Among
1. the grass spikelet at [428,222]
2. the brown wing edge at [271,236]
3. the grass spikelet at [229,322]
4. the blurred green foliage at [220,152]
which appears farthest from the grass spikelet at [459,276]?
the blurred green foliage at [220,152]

※

§ PROBLEM REQUIREMENTS: Can you turn every line of the item above into a JSON list of strings, one string per line, with blank lines left out?

§ EXERCISE OUTPUT:
[
  "Among",
  "1. the grass spikelet at [428,222]",
  "2. the brown wing edge at [271,236]",
  "3. the grass spikelet at [229,322]",
  "4. the blurred green foliage at [220,152]",
  "which appears farthest from the grass spikelet at [459,276]?",
  "the blurred green foliage at [220,152]"
]